In the past, rising oil prices have been blamed for the ongoing wave of airline bankruptcies in Europe, however, this time the cause may be an epidemiological threat.
An outbreak of coronavirus since the beginning of 2020 has already led to a slowdown in global economic growth. According to Oxford Economics, global GDP may decline by $1.1 trillion (1.3%) in 2020, in which case a recession will begin in the US and Eurozone economies.
Since the beginning of 2020, amid the spread of coronavirus, airlines around the world began to cut the route network, freeze investment and hiring. And the authorities of some countries notified airlines and tour operators about the entry ban for citizens of countries where the coronavirus was most active.
The disruption of supply chains and the decline in trade since the beginning of the year led to the departure of several freight carriers, such as the British CargoLogicAir and the Slovak ACG. Among passenger airlines, the first victim was the regional British company Flybe, which had long hung in the balance from bankruptcy.

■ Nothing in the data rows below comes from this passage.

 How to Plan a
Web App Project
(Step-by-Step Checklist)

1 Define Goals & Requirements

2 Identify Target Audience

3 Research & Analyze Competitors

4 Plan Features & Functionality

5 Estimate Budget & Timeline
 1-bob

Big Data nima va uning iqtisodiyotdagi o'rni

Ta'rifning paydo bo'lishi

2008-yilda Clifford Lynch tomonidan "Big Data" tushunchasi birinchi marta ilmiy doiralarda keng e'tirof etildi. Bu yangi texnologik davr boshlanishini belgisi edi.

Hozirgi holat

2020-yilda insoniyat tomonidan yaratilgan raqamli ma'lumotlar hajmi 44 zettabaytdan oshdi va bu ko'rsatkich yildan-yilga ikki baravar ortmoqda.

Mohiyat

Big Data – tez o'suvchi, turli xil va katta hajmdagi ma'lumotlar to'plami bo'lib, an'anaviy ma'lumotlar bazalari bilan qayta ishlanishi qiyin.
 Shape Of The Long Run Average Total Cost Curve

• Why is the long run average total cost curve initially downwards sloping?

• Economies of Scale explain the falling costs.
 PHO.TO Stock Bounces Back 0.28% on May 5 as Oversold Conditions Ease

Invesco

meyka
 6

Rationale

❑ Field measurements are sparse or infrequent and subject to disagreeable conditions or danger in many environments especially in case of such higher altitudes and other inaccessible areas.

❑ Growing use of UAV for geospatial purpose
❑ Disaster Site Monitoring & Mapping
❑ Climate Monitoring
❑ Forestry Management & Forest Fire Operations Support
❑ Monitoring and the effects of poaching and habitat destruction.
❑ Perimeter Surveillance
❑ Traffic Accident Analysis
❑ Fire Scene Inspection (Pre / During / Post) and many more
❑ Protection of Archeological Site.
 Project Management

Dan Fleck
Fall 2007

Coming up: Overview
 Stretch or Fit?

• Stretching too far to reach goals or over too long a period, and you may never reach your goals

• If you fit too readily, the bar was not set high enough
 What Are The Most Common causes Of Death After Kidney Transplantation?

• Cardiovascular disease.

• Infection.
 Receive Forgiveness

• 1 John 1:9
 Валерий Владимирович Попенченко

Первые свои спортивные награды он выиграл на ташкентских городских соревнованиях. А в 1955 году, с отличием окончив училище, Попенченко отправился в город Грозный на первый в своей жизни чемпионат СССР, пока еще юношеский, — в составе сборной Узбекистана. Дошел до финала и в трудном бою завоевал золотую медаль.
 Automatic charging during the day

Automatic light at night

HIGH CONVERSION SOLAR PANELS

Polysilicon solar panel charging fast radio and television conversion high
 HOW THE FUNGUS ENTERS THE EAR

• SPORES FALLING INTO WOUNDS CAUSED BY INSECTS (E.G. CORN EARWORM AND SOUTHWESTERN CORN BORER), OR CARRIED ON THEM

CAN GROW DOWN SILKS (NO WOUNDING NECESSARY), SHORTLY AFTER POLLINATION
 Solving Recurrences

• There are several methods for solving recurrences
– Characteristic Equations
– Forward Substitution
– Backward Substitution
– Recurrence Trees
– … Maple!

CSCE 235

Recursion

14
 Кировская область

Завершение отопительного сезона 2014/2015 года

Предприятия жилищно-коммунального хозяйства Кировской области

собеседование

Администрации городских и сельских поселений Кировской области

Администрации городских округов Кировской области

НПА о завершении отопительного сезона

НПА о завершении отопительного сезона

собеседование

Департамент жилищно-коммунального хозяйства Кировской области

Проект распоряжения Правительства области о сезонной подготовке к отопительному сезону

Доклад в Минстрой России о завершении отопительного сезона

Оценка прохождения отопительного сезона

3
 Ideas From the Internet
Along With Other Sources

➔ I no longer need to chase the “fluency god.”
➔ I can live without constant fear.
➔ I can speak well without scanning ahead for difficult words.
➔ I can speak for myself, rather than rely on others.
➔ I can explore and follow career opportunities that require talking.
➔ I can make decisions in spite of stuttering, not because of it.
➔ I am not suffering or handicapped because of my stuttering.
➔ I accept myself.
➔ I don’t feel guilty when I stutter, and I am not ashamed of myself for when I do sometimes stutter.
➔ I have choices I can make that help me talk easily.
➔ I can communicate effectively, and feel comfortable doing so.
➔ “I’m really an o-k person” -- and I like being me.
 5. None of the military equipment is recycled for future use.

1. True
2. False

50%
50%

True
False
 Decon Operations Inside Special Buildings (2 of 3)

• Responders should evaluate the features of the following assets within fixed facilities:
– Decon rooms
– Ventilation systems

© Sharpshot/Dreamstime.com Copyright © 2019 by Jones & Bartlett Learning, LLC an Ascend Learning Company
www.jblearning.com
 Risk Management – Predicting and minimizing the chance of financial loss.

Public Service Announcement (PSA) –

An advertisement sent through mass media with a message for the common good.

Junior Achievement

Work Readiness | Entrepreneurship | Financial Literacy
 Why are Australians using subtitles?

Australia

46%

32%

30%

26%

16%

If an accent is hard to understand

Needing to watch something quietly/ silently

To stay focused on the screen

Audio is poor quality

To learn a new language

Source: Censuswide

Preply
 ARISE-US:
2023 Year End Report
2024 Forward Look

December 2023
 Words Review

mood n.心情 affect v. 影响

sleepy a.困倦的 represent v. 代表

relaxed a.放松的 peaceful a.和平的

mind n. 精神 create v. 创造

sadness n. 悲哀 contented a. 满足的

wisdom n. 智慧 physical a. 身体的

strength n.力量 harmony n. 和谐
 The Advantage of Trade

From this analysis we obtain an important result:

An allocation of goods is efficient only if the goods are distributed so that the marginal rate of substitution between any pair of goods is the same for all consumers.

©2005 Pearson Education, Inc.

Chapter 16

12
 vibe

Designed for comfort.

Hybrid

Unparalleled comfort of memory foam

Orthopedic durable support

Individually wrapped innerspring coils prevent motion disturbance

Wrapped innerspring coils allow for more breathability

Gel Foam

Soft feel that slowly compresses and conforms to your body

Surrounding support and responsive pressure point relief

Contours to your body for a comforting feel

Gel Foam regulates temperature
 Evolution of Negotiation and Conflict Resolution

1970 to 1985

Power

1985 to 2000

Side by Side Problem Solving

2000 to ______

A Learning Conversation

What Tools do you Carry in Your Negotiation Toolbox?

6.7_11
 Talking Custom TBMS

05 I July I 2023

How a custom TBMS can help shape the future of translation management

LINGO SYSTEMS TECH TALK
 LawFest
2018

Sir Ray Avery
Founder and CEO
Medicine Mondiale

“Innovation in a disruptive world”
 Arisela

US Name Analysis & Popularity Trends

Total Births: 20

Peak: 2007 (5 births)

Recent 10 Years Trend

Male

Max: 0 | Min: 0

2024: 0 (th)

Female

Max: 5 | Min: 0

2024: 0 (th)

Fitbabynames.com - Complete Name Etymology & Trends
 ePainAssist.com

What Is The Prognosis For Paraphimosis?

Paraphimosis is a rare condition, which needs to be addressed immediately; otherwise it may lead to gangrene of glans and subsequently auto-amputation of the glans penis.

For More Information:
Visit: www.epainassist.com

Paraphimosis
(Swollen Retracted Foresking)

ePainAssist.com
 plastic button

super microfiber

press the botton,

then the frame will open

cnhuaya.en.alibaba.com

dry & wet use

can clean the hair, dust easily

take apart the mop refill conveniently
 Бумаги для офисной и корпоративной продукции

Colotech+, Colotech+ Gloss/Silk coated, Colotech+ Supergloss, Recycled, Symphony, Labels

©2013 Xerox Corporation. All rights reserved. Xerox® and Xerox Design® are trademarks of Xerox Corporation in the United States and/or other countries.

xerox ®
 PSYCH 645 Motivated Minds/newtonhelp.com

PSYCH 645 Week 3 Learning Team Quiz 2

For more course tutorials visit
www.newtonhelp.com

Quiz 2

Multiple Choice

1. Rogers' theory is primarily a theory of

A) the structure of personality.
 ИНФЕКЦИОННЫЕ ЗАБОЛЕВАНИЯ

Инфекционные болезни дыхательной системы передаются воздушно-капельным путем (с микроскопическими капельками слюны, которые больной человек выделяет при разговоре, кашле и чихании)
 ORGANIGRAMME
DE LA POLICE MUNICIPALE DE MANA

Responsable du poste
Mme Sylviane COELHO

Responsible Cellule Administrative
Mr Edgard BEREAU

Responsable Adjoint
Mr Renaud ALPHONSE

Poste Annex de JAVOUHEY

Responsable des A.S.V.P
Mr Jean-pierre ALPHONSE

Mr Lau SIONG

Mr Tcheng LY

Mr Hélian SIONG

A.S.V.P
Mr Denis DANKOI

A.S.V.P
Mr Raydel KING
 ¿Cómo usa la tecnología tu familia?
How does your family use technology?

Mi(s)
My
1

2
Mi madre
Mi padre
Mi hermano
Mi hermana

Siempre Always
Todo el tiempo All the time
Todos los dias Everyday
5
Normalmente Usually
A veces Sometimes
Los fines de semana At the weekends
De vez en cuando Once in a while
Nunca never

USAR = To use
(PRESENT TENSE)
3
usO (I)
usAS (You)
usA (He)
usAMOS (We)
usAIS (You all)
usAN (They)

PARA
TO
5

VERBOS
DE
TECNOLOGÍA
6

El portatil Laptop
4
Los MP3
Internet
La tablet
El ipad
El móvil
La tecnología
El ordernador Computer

The International Air Transport Association (IATA) estimated the reduction in airline traffic due to the virus outbreak at $63 billion. If the spread of the virus cannot be controlled, the losses will quadruple the initial estimate and reach $113 billion. Losses of the tourism industry in the EU alone can amount to more than 10 billion euros, this will inevitably lead to bankruptcies among tourism operators.
Many airlines so far do without reducing ticket prices, and reducing the route network allows them to cut costs in order to compensate for part of the losses from the fall in revenue.
A significant drop in oil prices and, consequently, on jet fuel will allow airlines to reduce costs and improve the balance of payments, and also use purchases hedge - that is, actually pay bills for jet fuel for the year ahead.
The higher the price of crude oil, the higher the cost of new aircraft created on the basis of new technological solutions. That is why a decrease in fuel prices will be associated with a higher credit risk for those investors who are inclined to buy a new generation of aircraft. Thus, a fall in oil prices will certainly lead to an increase in demand, and, accordingly, the cost of reliable older generation aircraft. All this can adversely affect the development of production programs for high-fuel-efficiency aircraft of the Boeing 737 MAX or Airbus A320neo family and lead to lower prices.
Thus, a drop in oil prices increases the investment attractiveness of older aircraft, and their reliability will allow airlines to partially compensate for losses in 2020 due to the consequences of an epidemiological threat.